At Yale, I read about the history of America’s tech treasures. I was enthralled by how companies like IBM had transformed society. I ended up joining IBM out of undergrad, which is atypical for a Yale student to do.
At IBM, there was a small group of us that were incubating micro-finance technology in third world countries. It was a curious experience because it was almost like being a startup inside of a big institution. It was like having training wheels. I really enjoyed the experience much more than anything else I had done up to that point.
Prior to Bloomberg Beta’s fund launch, I was a part of Bloomberg Ventures, which operated as a startup incubator where we built new businesses for Bloomberg. Currently, with Bloomberg Beta, our team invests in early stage startups for financial return.
What big opportunities do you see for Canadian entrepreneurs?
Canada has such a deep pool of technical and engineering talent coming out of schools like Waterloo. Machine intelligence is coming to the forefront as a way to solve new types of problems, and the Canadian knowledge base has an inherent advantage in that field.
That talent is very hard to come by and it takes many years to train, so it’s not something that you can teach through a Coursera course. I think the knowledge base in Ontario is well suited to solving those problems better than a lot of other places.
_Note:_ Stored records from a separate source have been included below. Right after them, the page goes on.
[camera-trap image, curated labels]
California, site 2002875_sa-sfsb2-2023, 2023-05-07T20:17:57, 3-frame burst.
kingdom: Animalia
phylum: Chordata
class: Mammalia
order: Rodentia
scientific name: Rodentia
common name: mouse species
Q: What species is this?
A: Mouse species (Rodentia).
Do you have any favourite books or are there any very influential books that you’ve read recently?
An an early stage investor, I tend to read an insane amount of tech news on websites like GigaOm. When I read novels, I tend to focus on books that can expand my perspective outside of tech. They tend to be the ones that are slightly more creative and mind expanding.Right now I’m reading a Murakami book, which is surrealist fiction and I enjoy the counterbalance.
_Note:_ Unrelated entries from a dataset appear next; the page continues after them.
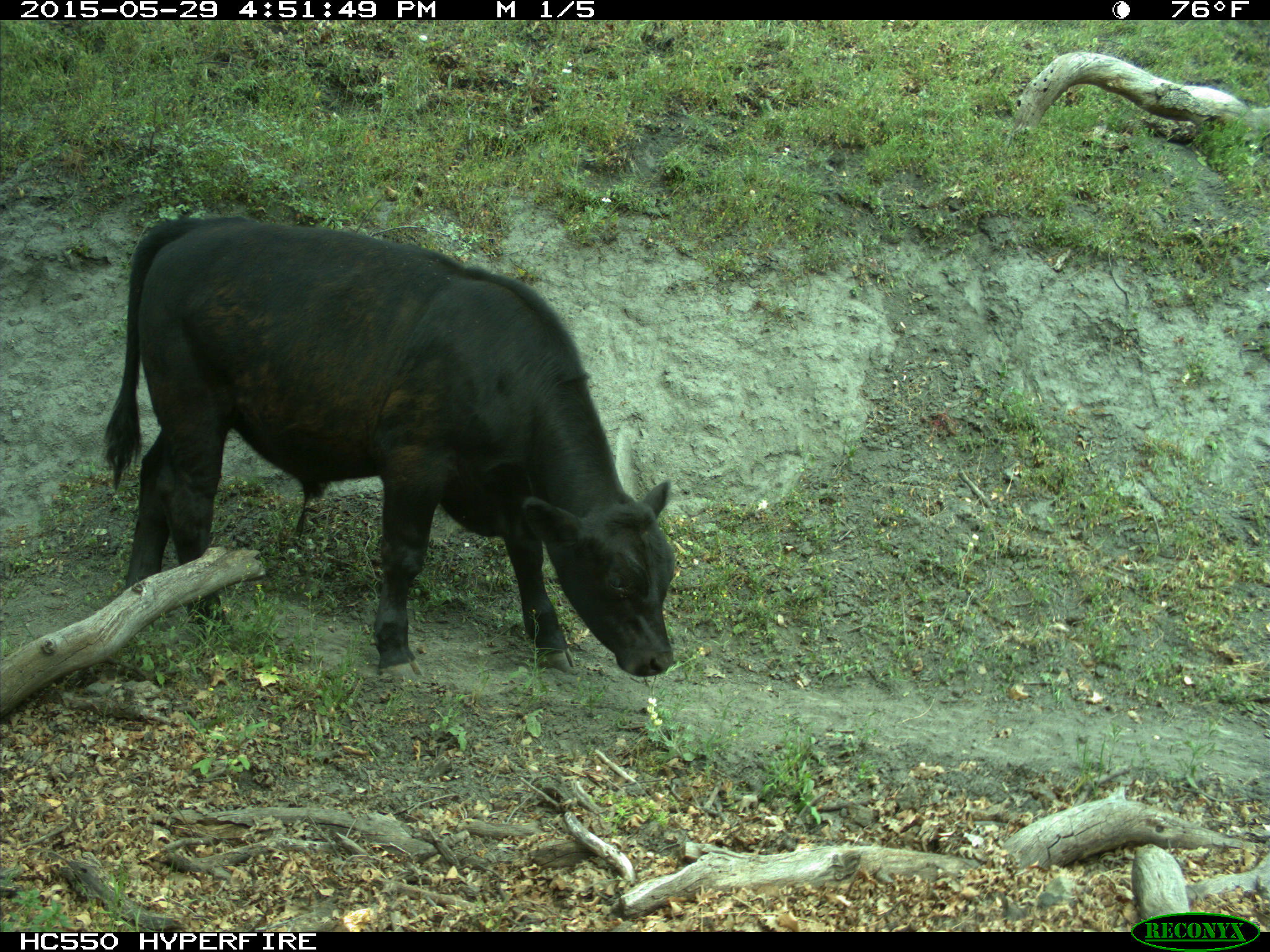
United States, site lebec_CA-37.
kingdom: Animalia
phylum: Chordata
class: Mammalia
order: Artiodactyla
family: Bovidae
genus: Bos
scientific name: Bos taurus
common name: domestic cow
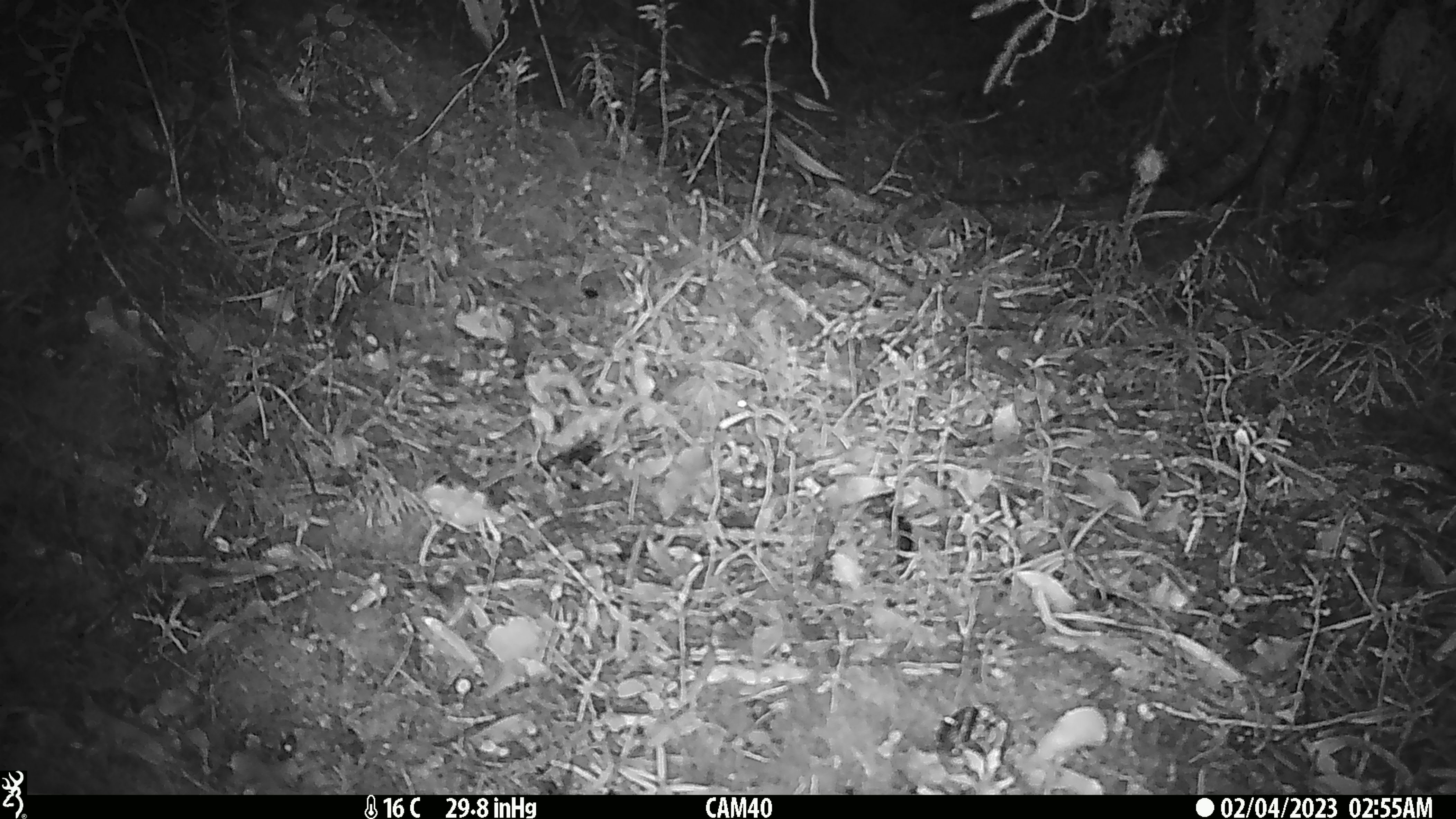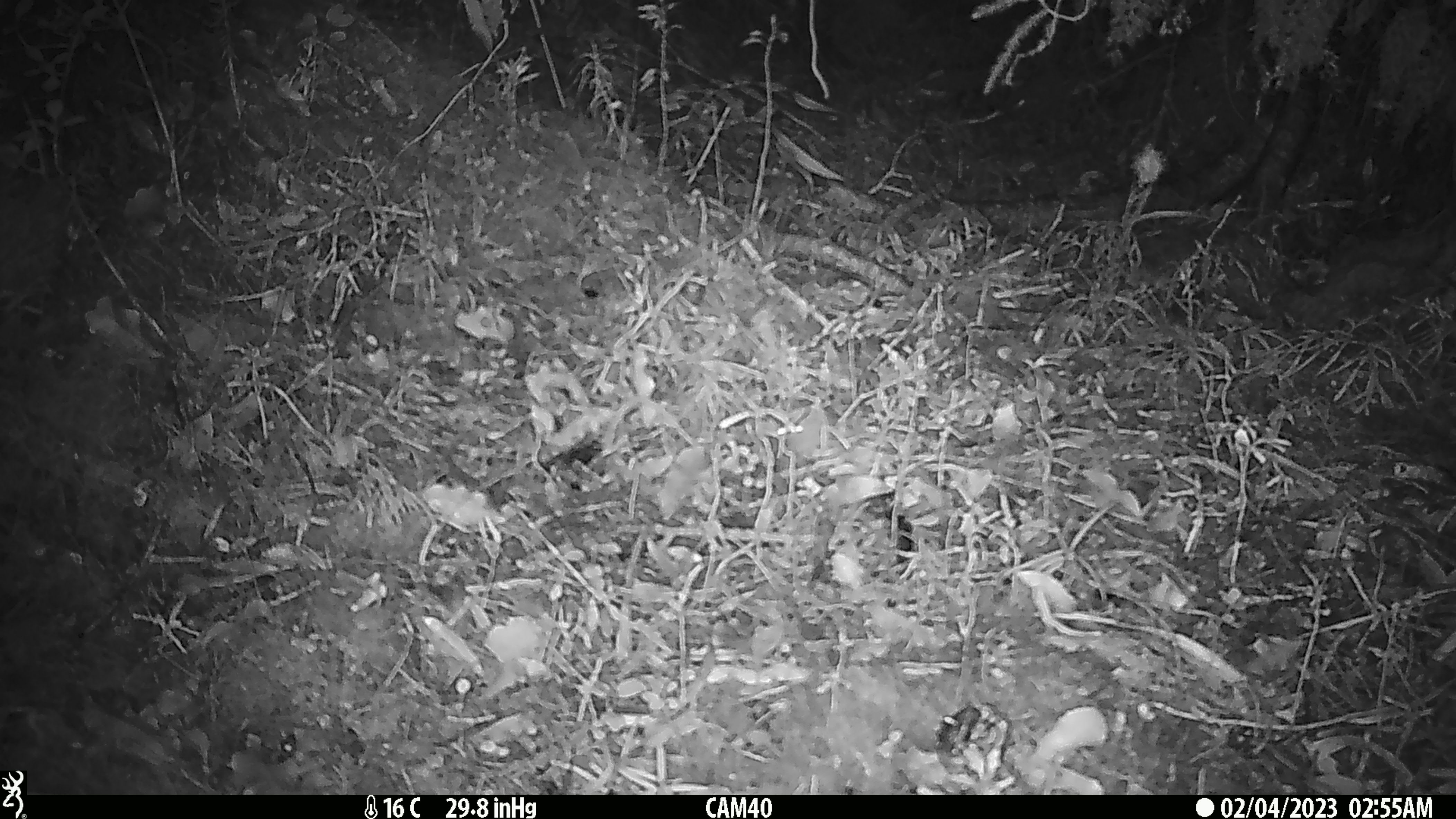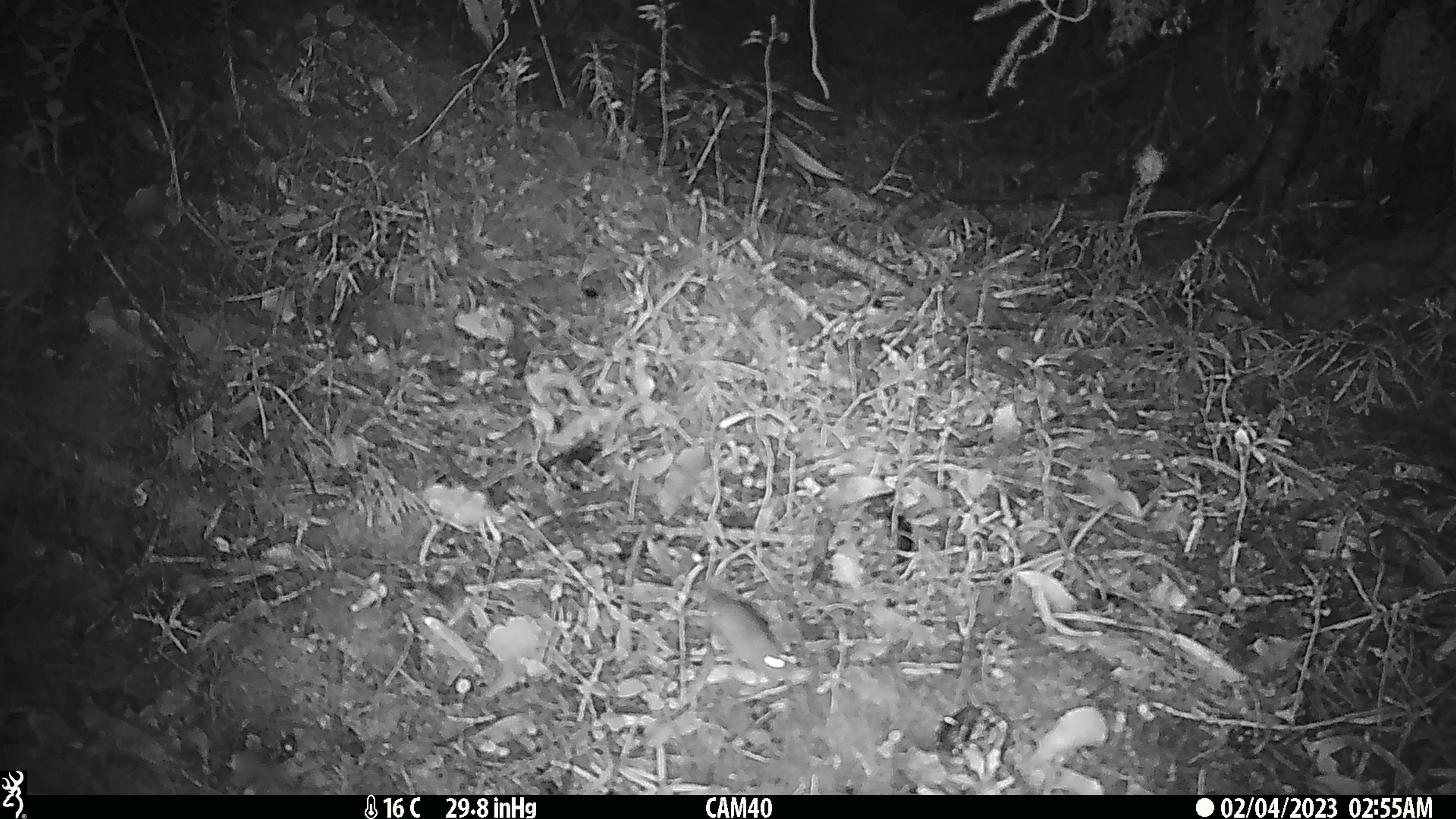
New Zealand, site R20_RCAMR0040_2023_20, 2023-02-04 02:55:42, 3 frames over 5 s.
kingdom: Animalia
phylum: Chordata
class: Mammalia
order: Rodentia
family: Muridae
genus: Mus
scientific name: Mus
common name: mouse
Are there any productivity tools that you use on a daily basis?
I use Quid everyday for research and thesis development. It helps pull together more creative and abstract connections. We also use a product called Datafox, which does a great job of pulling together information about private companies. It also helps score them.
On the news front, our first investment was a company called Newsle. I use their service everyday to keep in touch with news about my friends and professional network.
What do you think you would be doing if you weren’t doing what you’re doing now?
I’m generally obsessed with providing productive capital—whether investments or loans—so if I wasn’t a venture capitalist, I’d probably be trying to create emerging market credit solutions through micro-finance or otherwise.